Red Kandhari or Lal Kandhari has habitat in Maharashtra, in the Kanpur and Nanded districts, in some pockets of Ahmedpur and Parli districts, Hingoli tehsil of Latur district and in Beed and Parbhani districts of the Marathwada region. This breed also habitats Bidar District in Karnataka. Pure form of this breed habitats Nanded district which is its breeding tract as climate is dry and semi-arid. It is a medium-sized, good-looking and robust animal. The cows are good milkers. The bullocks are good draught animals. They are useful for heavy agricultural work like ploughing and carting, as well as for transportation.
- The body is compact and built square with well proportionate limbs.
- The color is generally a uniform, dark red though, at times it varies from a dull red to almost dark brown. The breeding bulls are darker than other animals.
- The forehead is broad between the eyes and bulging, with long ears dropping sidewise. Horns are even, curved and medium sized.
- The ears are long, dropping side wise with rounded tips.
- The eyes are shining and having black colored rings around it.
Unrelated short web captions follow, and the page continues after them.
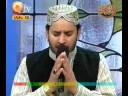 Urdu Naat(aye Sabz Gunbad )shahbaz Qamar Fareedi.by Visaal video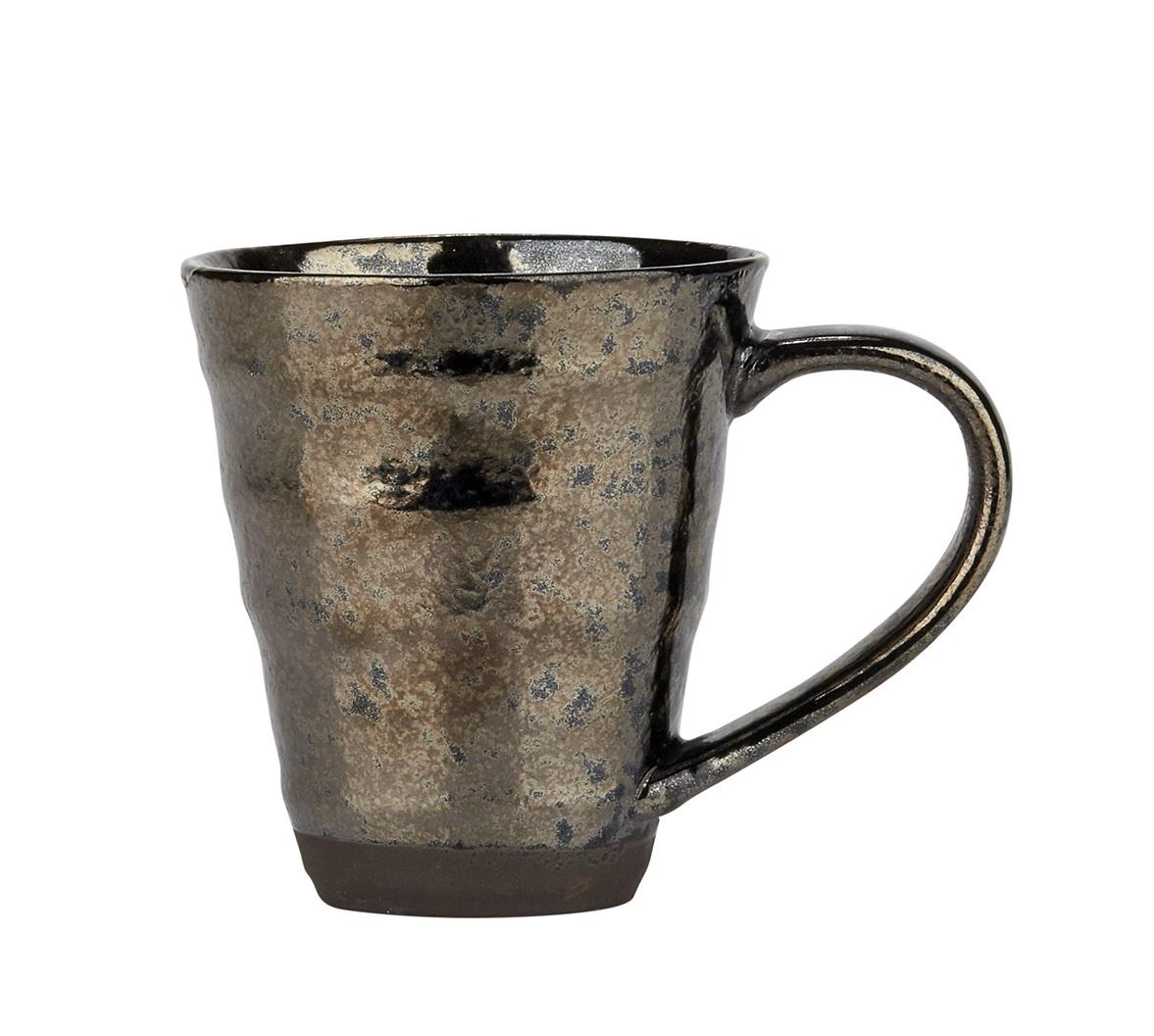 Чашка чайная Bahne BH431001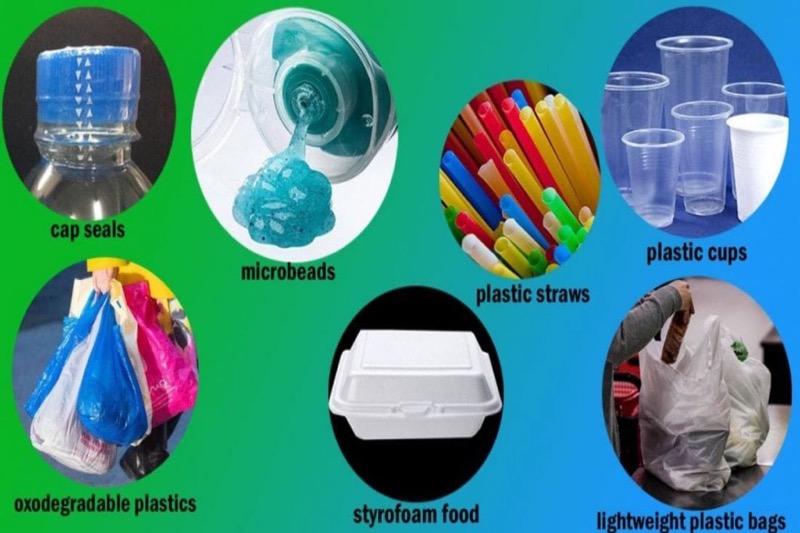 Het eenmalig gebruik van plastic gaat dit jaar in Thailand verboden worden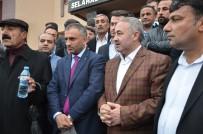KADIN GİRİŞİMCİ - YÜTSO Seçimlerini 'Beyaz Liste' Kazandı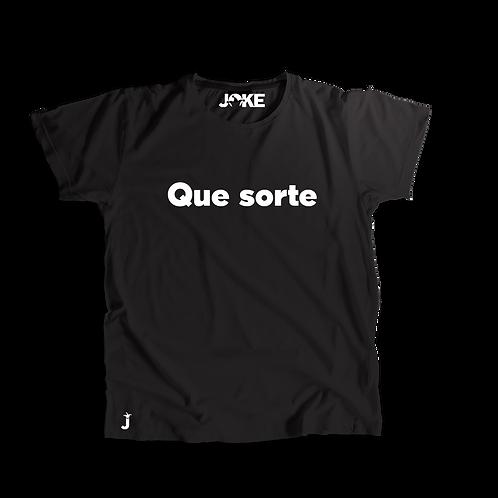"Camisa ""Que sorte"""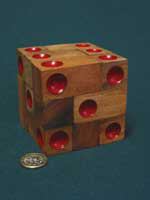 Double 6 dice puzzle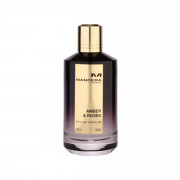 Mancera Paris Amber & Roses EDP 120 ml UNISEX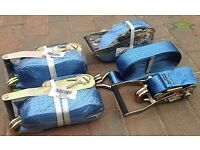 5 ton 10m ratchet staps LORRY STRAPS NEW L@@k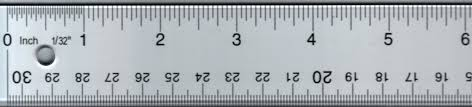 6 inch ruler actual size printable 6 inch ruler actual size printable 360 degree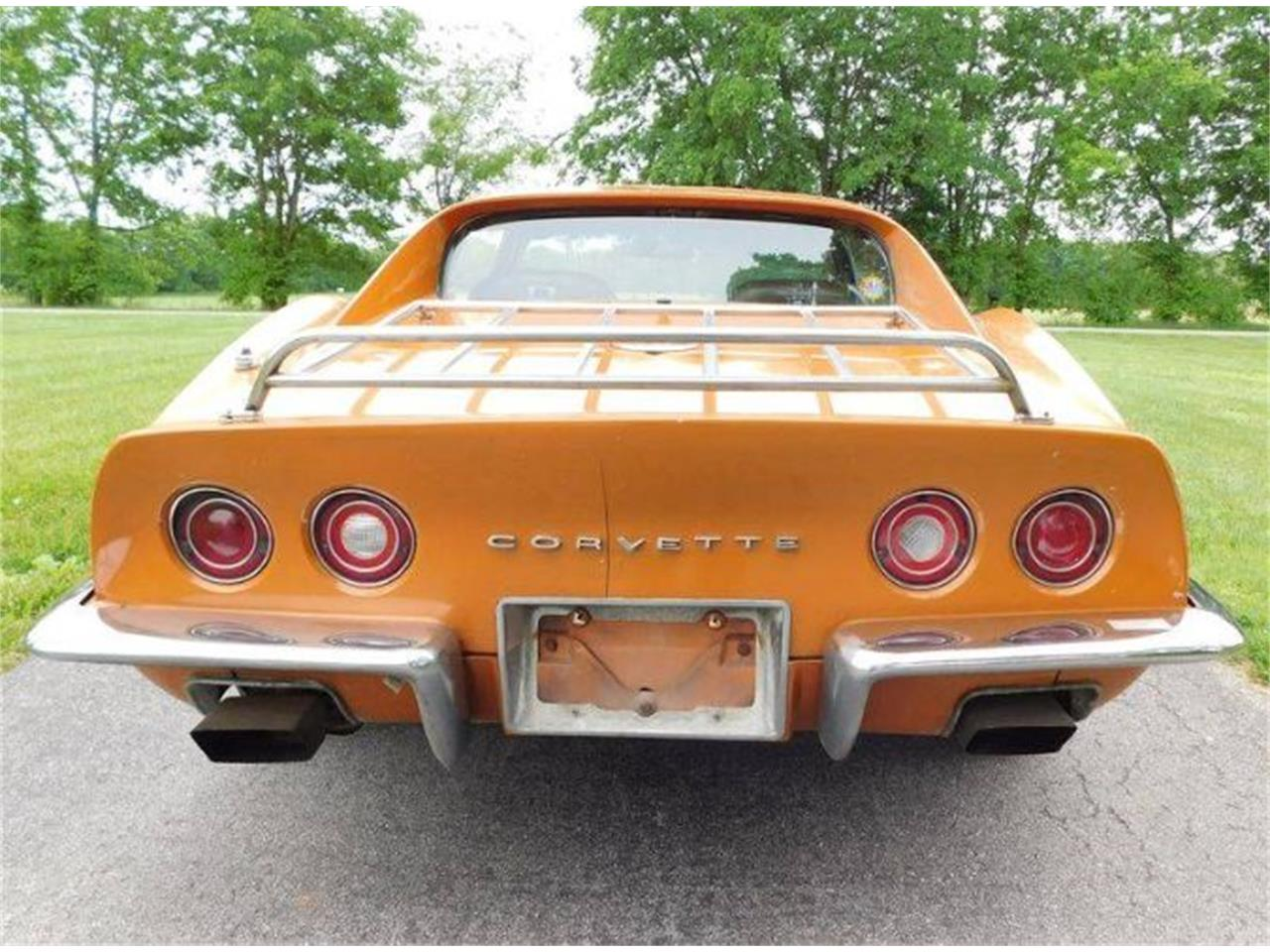 1971 Chevrolet Corvette for sale in Cadillac, MI – photo 17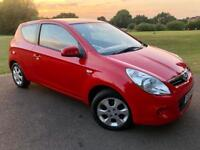 Hyundai I20 Comfort CRDI 1.4L 3Dr In Mint Condition! FULL SERVICE HISTORY/1 Year MOT/HPI Clear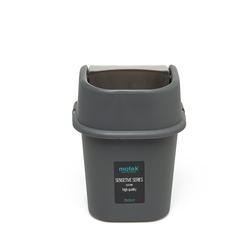 Motek Banyo Çöp Kovası - 3 Litre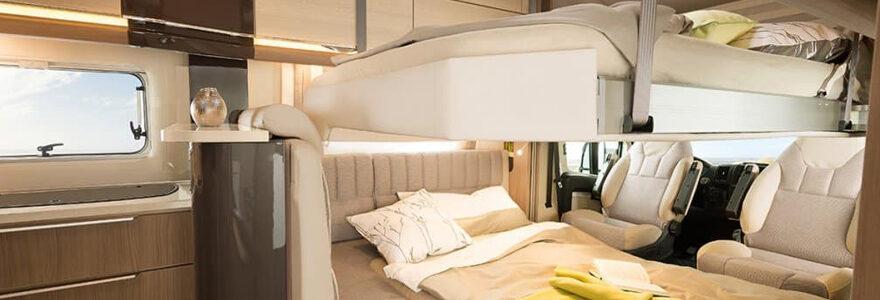 lit pavillon de camping car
- The navel flap is tiny in the cows and the sheath tucks into the body.
- The tail is well set on the body, broad, tapering, moderate long with a black switch which extends below the hocks.
- The skin is drawn tight over the body with small short glossy hair.
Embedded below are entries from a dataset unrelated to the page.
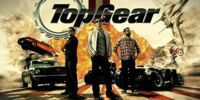 Season 2 (Top Gear USA)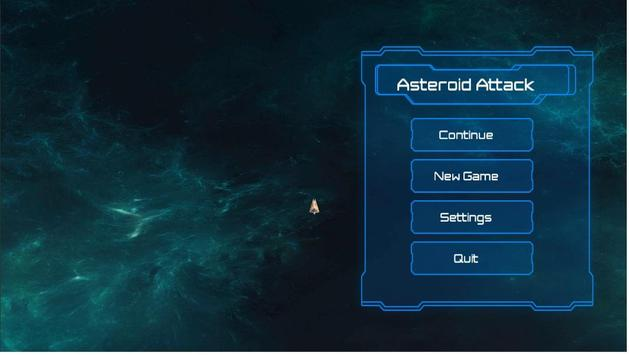 Asteroids Attack poster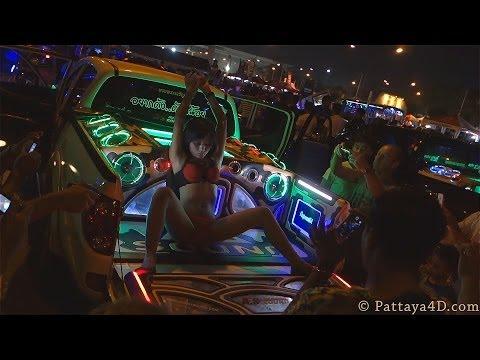 Pattaya 2014 Coyote Girls Dancing On Cars At Burapa Bike Week Part 3 video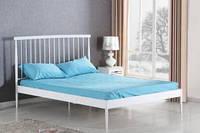 Кровать Brenda 160 Halmar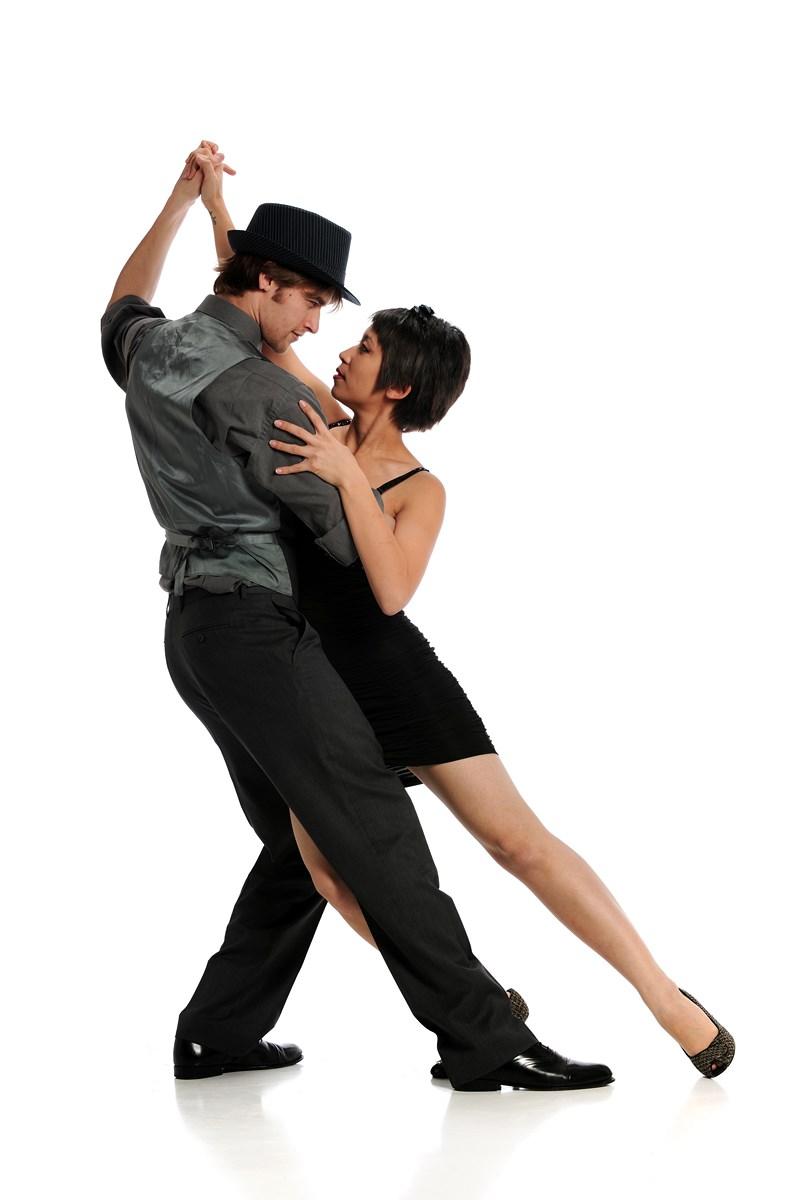 Nous dansons en couple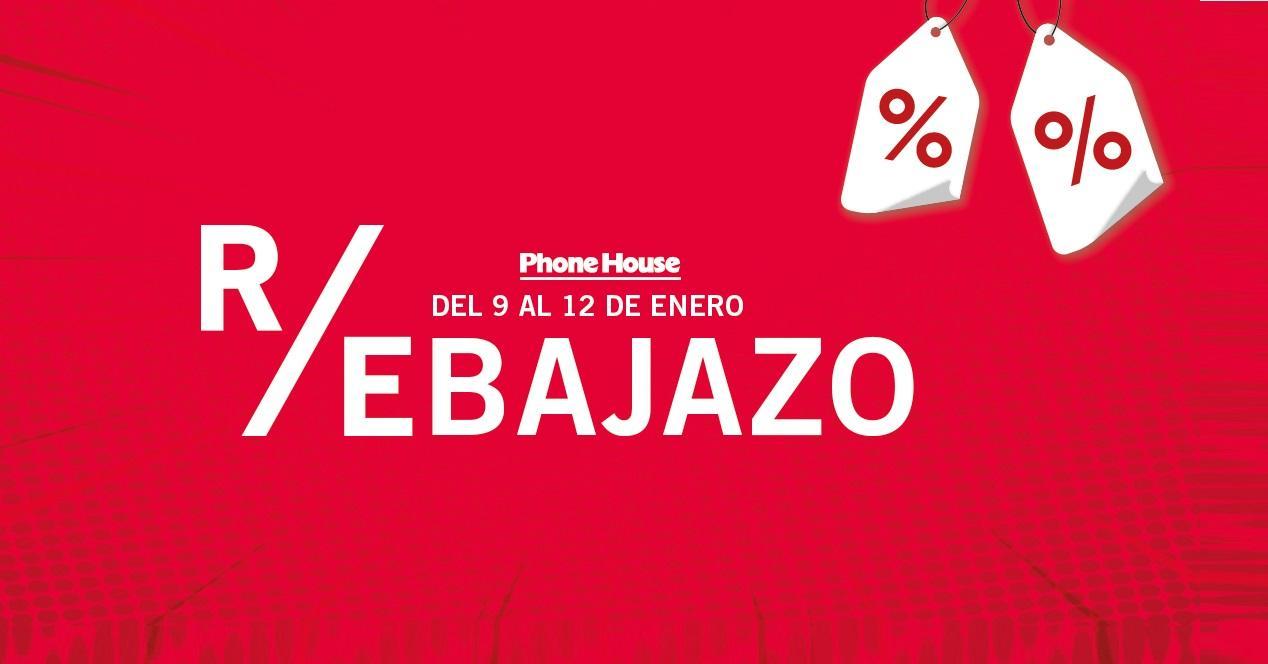 Rebajazo-phone house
- The udder is small and tucked up and the teats are small but placed in squares.
- The dewlap is moderate and so also is the hump.
- Body length of males is about 118cms while that of females is about 110 cms.
- The height at the withers for males is 131 cms and for females about 128 cms.
- The age at first calving ranges from 30 to 45 months.
- The lactation period is about 280 days.
- The milk production per lactation ranges from 400 to 600 kgs per lactation.
- The carving interval ranges from 360 to 700 days.
- The average milk fat is 4.6 % while the daily milk yield ranges from 1.5 to 4 kgs.
Studies conducted in Maharashtra during 2011-12, highlighted constraints faced by cattle-rearers in respect of shortage of fodder and grazing land. Improvement to milk yield and draught ability requires immediate attention. Necessary efforts are put in place.
Let us all support this endeavour to conserve our ‘desi’ breeds.